# Text Embedding with Dpr
*author: Kyle He*
## Desription
This operator uses Dense Passage Retrieval (DPR) to convert long text to embeddings.
Dense Passage Retrieval (DPR) is a set of tools and models for state-of-the-art open-domain Q&A research.
It was introduced in Dense Passage Retrieval for Open-Domain Question Answering by Vladimir Karpukhin,
Barlas Oğuz, Sewon Min, Patrick Lewis, Ledell Wu, Sergey Edunov, Danqi Chen, Wen-tau Yih[1].
**DPR** models were proposed in "Dense Passage Retrieval for Open-Domain Question Answering"[2].
In this work, we show that retrieval can be practically implemented using dense representations alone,
where embeddings are learned from a small number of questions and passages by a simple dual-encoder framework[2].
### References
[1].https://huggingface.co/docs/transformers/model_doc/dpr
[2].https://arxiv.org/abs/2004.04906
## Code Example
Use the pretrained model "facebook/dpr-ctx_encoder-single-nq-base"

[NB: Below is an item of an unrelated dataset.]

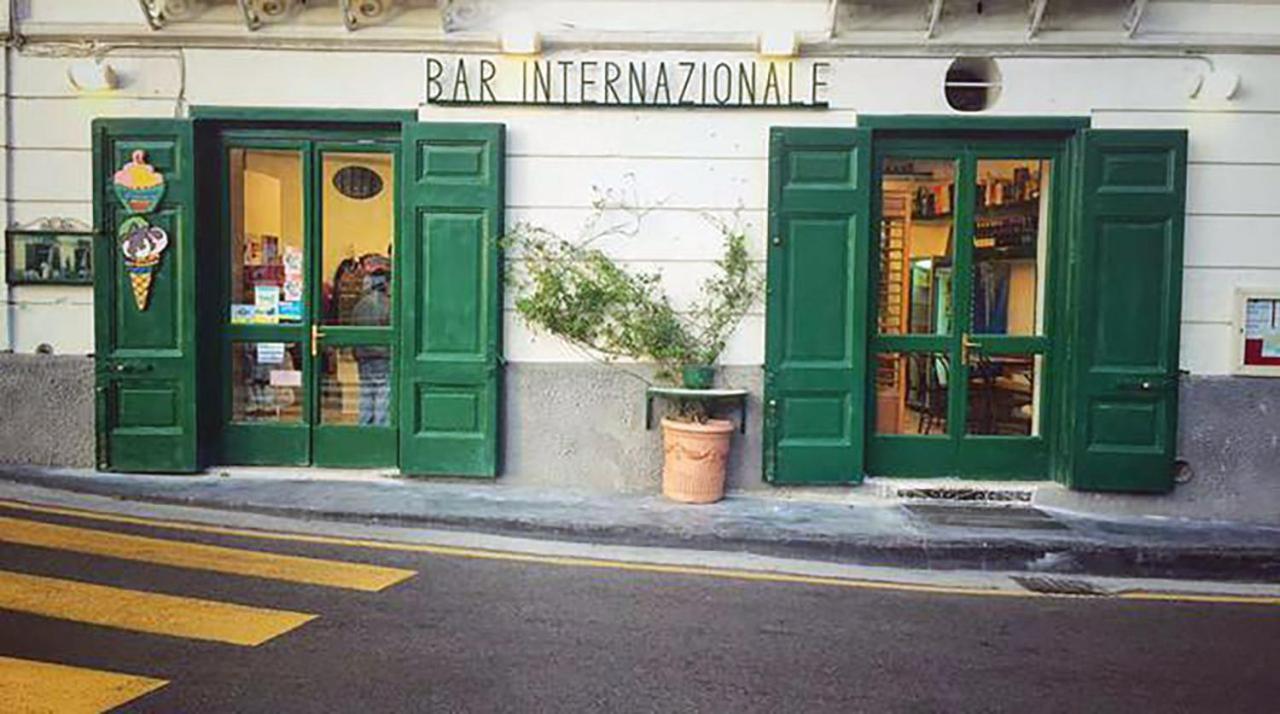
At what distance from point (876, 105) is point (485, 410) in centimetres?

to generate a text embedding for the sentence "Hello, world.".
*Write the pipeline*:
```python
import towhee
towhee.dc(["Hello, world."]) \
.text_embedding.dpr(model_name="facebook/dpr-ctx_encoder-single-nq-base")
```
## Factory Constructor
Create the operator via the following factory method
***text_embedding.dpr(model_name="facebook/dpr-ctx_encoder-single-nq-base")***
**Parameters:**
***model_name***: *str*
The model name in string.
The default value is "facebook/dpr-ctx_encoder-single-nq-base".
Supported model names:
- facebook/dpr-ctx_encoder-single-nq-base
- facebook/dpr-ctx_encoder-multiset-base
## Interface
The operator takes a text in string as input.
It loads tokenizer and pre-trained model using model name.
and then return text embedding in ndarray.
**Parameters:**
***text***: *str*
The text in string.
**Returns**:
*numpy.ndarray*
The text embedding extracted by model.